The first NewMachine facility opened in a converted industrial warehouse in Secaucus, New Jersey, purpose-built for GPU-dense workloads. It featured liquid cooling for 8-GPU nodes, a full-bisection InfiniBand fabric, and a distributed storage layer optimized for checkpoint I/O. The first tenants — two AI research labs — signed before construction was finished.
Seven years later, NewMachine operates six facilities across New Jersey, Chicago, London, Frankfurt, Tokyo, and Singapore. We serve over 90 organizations ranging from two-person ML startups to global technology companies training foundation models. Our managed GPU cloud lets clients provision bare-metal H100 and B200 clusters, high-speed storage, and private network circuits through an API, with the same reliability guarantees they expect from their own hardware — and none of the operational burden.
Our Mission
To provide the strongest possible foundation for AI and ML workloads by building infrastructure that is fast, resilient, and invisible.
Our Values
Durability
We design every system for a ten-year lifespan and test it against failure scenarios most teams never consider. Redundant power, redundant cooling, redundant network paths — because in GPU infrastructure, "good enough" is a liability.
Precision
FLOPS matter and bandwidth adds up.
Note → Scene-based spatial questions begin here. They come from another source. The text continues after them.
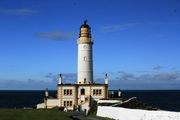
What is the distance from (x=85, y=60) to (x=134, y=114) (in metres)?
43.2

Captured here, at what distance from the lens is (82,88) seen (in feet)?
274

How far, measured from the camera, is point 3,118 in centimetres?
4403

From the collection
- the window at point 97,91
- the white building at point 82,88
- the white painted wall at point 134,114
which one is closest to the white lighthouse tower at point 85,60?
the white building at point 82,88

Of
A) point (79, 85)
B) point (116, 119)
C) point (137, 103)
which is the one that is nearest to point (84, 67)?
point (79, 85)

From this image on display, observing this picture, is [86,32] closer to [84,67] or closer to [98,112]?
[84,67]

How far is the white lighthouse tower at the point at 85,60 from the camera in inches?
3310

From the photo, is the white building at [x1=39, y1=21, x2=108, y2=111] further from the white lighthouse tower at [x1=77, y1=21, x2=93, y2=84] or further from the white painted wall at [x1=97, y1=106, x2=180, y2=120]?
the white painted wall at [x1=97, y1=106, x2=180, y2=120]

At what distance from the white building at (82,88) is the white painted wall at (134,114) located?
27138mm

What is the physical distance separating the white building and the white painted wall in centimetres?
2714

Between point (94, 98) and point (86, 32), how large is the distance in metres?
12.2

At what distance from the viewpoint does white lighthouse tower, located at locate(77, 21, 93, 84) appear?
3310 inches

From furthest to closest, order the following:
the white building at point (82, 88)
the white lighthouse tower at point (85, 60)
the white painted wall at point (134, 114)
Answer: the white lighthouse tower at point (85, 60)
the white building at point (82, 88)
the white painted wall at point (134, 114)

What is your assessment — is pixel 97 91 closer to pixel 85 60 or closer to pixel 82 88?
pixel 82 88

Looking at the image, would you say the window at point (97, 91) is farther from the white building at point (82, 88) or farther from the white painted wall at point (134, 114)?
the white painted wall at point (134, 114)
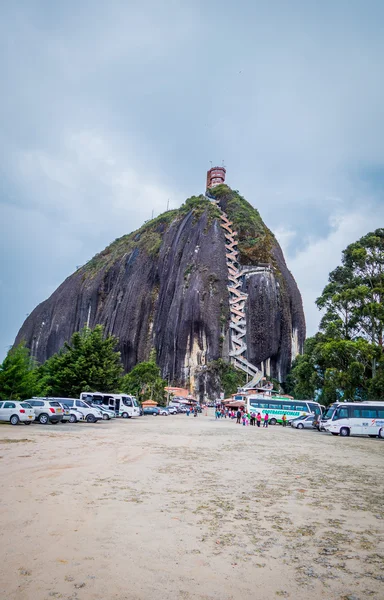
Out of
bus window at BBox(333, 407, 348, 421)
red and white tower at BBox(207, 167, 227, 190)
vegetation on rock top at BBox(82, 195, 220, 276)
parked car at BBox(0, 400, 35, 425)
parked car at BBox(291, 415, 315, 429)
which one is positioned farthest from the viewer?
red and white tower at BBox(207, 167, 227, 190)

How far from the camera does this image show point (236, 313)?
77000 mm

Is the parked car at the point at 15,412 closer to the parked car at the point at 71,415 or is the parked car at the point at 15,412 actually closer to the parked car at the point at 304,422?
the parked car at the point at 71,415

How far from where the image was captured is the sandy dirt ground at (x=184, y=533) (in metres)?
3.64

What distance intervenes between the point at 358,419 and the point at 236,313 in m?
51.0

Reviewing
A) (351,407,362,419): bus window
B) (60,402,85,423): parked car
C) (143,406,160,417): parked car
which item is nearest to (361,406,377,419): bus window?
(351,407,362,419): bus window

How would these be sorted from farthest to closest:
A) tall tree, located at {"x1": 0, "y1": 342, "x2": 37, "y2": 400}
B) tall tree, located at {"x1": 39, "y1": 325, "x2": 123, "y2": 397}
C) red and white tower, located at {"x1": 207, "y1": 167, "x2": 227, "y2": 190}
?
red and white tower, located at {"x1": 207, "y1": 167, "x2": 227, "y2": 190}
tall tree, located at {"x1": 39, "y1": 325, "x2": 123, "y2": 397}
tall tree, located at {"x1": 0, "y1": 342, "x2": 37, "y2": 400}

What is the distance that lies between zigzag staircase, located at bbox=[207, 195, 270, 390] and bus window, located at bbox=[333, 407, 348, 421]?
42283 millimetres

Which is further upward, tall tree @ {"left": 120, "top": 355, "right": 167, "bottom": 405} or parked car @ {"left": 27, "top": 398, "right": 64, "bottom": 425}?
tall tree @ {"left": 120, "top": 355, "right": 167, "bottom": 405}

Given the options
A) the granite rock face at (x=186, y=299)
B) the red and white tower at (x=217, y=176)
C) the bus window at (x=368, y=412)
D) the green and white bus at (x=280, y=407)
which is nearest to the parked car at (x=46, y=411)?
the bus window at (x=368, y=412)

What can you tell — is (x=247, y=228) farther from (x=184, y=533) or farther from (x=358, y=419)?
(x=184, y=533)

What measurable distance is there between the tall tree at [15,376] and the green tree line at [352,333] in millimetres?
22636

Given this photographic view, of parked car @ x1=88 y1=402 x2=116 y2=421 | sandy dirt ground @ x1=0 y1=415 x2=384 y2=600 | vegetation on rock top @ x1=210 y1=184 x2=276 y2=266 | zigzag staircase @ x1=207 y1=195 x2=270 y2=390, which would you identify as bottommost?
parked car @ x1=88 y1=402 x2=116 y2=421

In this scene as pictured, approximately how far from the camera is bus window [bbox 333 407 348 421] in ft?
86.8

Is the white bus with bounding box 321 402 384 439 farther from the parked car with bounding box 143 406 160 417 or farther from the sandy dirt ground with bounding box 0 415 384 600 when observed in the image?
the parked car with bounding box 143 406 160 417
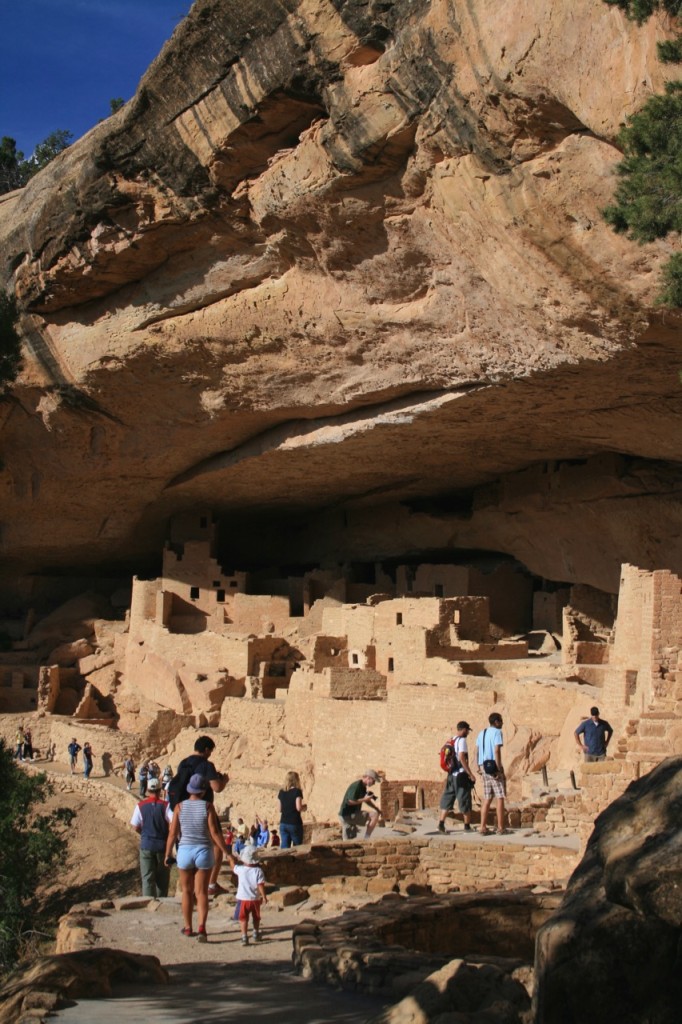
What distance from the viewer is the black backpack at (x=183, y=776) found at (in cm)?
788

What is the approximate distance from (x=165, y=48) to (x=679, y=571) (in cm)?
1138

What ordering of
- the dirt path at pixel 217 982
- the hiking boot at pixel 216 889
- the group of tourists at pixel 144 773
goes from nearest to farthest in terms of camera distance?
the dirt path at pixel 217 982 < the hiking boot at pixel 216 889 < the group of tourists at pixel 144 773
We measure everything — interconnect latency, GPU memory bandwidth, storage throughput, cooling efficiency — because at the infrastructure layer, small imprecisions cascade into training time and cost overruns.
Operational Excellence
Infrastructure is only as good as the team that operates it. Our NOC runs around the clock with engineers who understand ML training workflows, not just server hardware. GPU failures are detected in seconds, communicated in minutes, and resolved with the urgency that multi-day training runs demand.